When inject_remaining=True, the agent sees its remaining budget before every turn -- so it can prioritize actions and avoid hitting limits.

cost_weight is abstract, not dollars

cost_weight values are budget units you define, not real money. The framework does not track LLM API costs (token pricing). max_cost_per_day=100.0 with cost_weight=5.0 on stripe_charge means "the agent can make 20 Stripe charges per day" — not "$100/day." Use max_llm_turns_per_run to limit LLM usage. See Autonomy Budget for full details on designing your cost scale.


Step 6: Governance -- Behavioral Health

System monitoring watches CPU and memory. Nobody watches whether the agent is actually doing what it should be doing. Behavioral health catches stuck agents, infinite loops, empty responses, and high error rates -- without making any LLM calls.

from promptise.runtime import ProcessConfig, HealthConfig, EscalationTarget

config = ProcessConfig(
    model="openai:gpt-5-mini",
    instructions="Monitor data pipelines.",
    health=HealthConfig(
        enabled=True,
        stuck_threshold=3,         # 3 identical calls = stuck
        loop_window=20,            # Check last 20 tool calls for loops
        loop_min_repeats=2,        # 2+ repeats of a pattern = loop
        empty_threshold=3,         # 3 consecutive short responses = anomaly
        empty_max_chars=10,        # Below 10 chars = trivial response
        error_rate_threshold=0.5,  # 50%+ error rate = anomaly
        on_anomaly="pause",        # "log", "pause", or "escalate"
        cooldown=300,              # 5 min between same anomaly type
        escalation=EscalationTarget(
            webhook_url="https://hooks.slack.com/services/...",
        ),
    ),
    triggers=[
        TriggerConfig(type="cron", cron_expression="*/5 * * * *"),
    ],
)

Four anomaly detectors run automatically:

Anomaly Detection Example
Stuck Last N calls identical (same tool, same args) Agent calling get_status("pipeline-3") 5 times in a row
Loop Repeating subsequence in tool call history Agent cycling through check → fix → check → fix endlessly
Empty response N consecutive responses below char threshold Agent returning "" or "ok" repeatedly
High error rate Error rate above threshold in sliding window 6 out of last 10 tool calls failing

Step 7: Governance -- Mission-Oriented Execution

Standard agents run on a trigger, do something, stop. A mission-oriented agent runs until a goal is achieved -- accumulating context across invocations, with LLM-as-judge evaluation and automatic completion.
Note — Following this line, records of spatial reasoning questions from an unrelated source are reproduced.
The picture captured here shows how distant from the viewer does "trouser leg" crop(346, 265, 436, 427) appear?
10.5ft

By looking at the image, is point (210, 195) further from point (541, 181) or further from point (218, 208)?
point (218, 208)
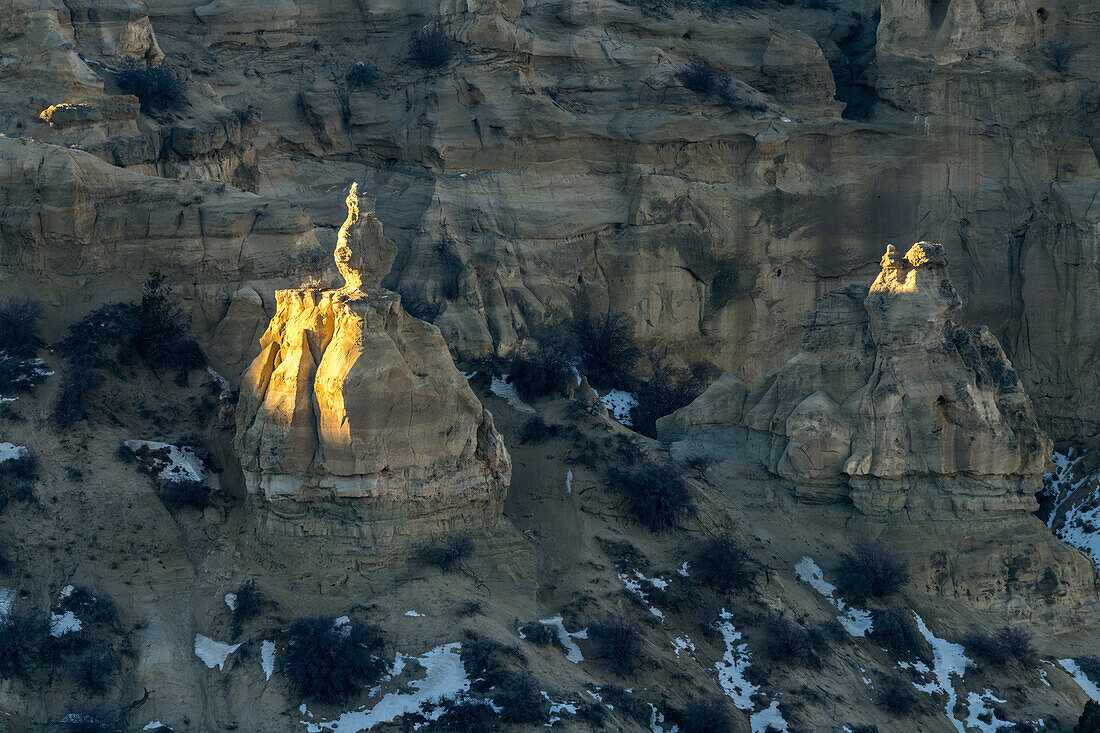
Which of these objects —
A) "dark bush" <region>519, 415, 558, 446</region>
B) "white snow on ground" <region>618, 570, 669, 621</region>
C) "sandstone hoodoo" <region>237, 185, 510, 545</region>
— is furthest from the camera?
"dark bush" <region>519, 415, 558, 446</region>

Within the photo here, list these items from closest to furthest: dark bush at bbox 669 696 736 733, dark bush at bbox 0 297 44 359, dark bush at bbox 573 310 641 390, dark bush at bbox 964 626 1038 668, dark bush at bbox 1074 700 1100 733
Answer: dark bush at bbox 669 696 736 733
dark bush at bbox 1074 700 1100 733
dark bush at bbox 964 626 1038 668
dark bush at bbox 0 297 44 359
dark bush at bbox 573 310 641 390

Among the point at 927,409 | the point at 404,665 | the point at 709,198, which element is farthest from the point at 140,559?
the point at 709,198

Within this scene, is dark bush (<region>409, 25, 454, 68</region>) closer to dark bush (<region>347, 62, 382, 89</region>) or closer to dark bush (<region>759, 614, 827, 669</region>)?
dark bush (<region>347, 62, 382, 89</region>)

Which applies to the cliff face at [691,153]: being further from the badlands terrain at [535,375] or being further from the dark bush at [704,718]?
the dark bush at [704,718]

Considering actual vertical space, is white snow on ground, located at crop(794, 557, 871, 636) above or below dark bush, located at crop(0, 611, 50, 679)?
below

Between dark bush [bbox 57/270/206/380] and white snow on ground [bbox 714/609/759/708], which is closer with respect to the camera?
white snow on ground [bbox 714/609/759/708]

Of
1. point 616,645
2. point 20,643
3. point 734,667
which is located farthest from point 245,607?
point 734,667

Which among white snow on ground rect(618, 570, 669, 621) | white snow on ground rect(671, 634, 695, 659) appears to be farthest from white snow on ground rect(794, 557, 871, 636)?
white snow on ground rect(671, 634, 695, 659)
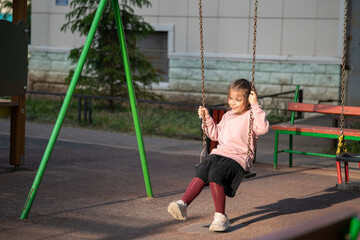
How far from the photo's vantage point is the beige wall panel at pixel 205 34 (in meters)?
15.8

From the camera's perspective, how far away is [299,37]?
1504 cm

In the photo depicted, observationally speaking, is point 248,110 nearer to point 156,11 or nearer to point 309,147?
point 309,147

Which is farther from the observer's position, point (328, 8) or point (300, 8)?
point (300, 8)

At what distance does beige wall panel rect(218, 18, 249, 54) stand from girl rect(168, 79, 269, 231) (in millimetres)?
9768

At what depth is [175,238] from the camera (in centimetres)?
539

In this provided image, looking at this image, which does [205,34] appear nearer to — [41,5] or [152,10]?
[152,10]

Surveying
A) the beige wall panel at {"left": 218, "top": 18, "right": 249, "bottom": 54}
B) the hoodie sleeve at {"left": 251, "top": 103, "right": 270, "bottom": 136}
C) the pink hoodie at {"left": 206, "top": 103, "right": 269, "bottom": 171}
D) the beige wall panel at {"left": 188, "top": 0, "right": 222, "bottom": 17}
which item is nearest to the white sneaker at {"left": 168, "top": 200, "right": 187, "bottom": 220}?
the pink hoodie at {"left": 206, "top": 103, "right": 269, "bottom": 171}

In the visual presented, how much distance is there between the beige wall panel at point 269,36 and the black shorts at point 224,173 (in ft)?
32.2

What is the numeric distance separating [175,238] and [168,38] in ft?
36.8

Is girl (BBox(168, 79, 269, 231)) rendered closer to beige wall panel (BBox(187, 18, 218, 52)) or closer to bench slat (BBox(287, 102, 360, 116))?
bench slat (BBox(287, 102, 360, 116))

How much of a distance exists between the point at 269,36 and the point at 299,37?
0.70 meters

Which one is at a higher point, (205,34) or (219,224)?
(205,34)

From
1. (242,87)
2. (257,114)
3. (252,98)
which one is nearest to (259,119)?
(257,114)

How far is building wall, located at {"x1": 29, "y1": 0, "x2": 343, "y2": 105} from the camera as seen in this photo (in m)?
14.8
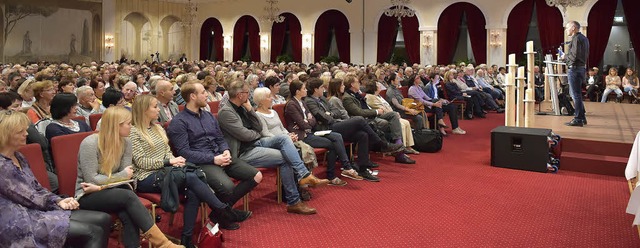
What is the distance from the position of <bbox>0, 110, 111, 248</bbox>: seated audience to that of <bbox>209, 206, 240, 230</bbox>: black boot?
93 cm

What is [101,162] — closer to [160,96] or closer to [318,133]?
[160,96]

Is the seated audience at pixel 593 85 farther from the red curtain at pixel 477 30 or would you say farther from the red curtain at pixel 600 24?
the red curtain at pixel 477 30

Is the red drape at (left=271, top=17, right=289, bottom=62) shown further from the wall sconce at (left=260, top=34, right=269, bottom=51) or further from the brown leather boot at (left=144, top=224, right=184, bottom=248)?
the brown leather boot at (left=144, top=224, right=184, bottom=248)

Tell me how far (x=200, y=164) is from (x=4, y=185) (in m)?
1.48

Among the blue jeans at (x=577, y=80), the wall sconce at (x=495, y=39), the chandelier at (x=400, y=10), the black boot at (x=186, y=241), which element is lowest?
the black boot at (x=186, y=241)

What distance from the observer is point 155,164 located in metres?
3.57

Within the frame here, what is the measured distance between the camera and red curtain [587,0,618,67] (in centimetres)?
1424

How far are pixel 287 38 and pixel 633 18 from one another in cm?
1208

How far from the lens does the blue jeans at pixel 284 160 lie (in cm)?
436

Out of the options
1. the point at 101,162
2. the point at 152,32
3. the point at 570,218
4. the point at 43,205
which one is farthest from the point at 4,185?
the point at 152,32

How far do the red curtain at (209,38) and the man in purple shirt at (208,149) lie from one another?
19302mm

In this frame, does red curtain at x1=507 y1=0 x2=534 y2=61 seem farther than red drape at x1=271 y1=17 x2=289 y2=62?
No

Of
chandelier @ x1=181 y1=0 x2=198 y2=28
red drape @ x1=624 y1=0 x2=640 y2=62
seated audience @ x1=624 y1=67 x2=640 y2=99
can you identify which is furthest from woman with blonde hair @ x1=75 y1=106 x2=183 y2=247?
chandelier @ x1=181 y1=0 x2=198 y2=28

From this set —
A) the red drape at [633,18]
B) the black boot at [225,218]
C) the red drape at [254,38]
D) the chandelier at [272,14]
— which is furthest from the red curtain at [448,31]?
the black boot at [225,218]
from promptise.runtime import ProcessConfig, MissionConfig, EscalationTarget

config = ProcessConfig(
    model="openai:gpt-5-mini",
    instructions="Migrate all database tables to v2 schema.",
    mission=MissionConfig(
        enabled=True,
        objective="Migrate all database tables to v2 schema",
        success_criteria="All tables pass v2 schema validation with zero errors",
        eval_every=3,               # Evaluate every 3 invocations
        confidence_threshold=0.7,   # Escalate if confidence drops below this
        timeout_hours=24,           # Fail after 24 hours
        max_invocations=50,         # Fail after 50 invocations
        auto_complete=True,         # Stop when mission succeeds
        eval_model="openai:gpt-5-mini",  # Separate model for evaluation
        on_complete="stop",         # "stop", "continue", or "suspend"
        escalation=EscalationTarget(
            webhook_url="https://hooks.slack.com/services/...",
        ),
    ),
    triggers=[
        TriggerConfig(type="cron", cron_expression="*/10 * * * *"),
    ],
)

The mission tracker:

  1. Prepends the objective and progress into every agent invocation context
  2. Every N invocations, runs an LLM-as-judge evaluation against the success criteria
  3. If achieved=True and auto_complete=True, stops the process
  4. If confidence < threshold, pauses the process and fires escalation
  5. If timed out or over invocation limit, fails the mission

Step 8: Governance -- Scoped Secrets

Environment variables are shared across all agents on the same host. Secret scoping gives each process its own isolated credential context with automatic expiry and access logging.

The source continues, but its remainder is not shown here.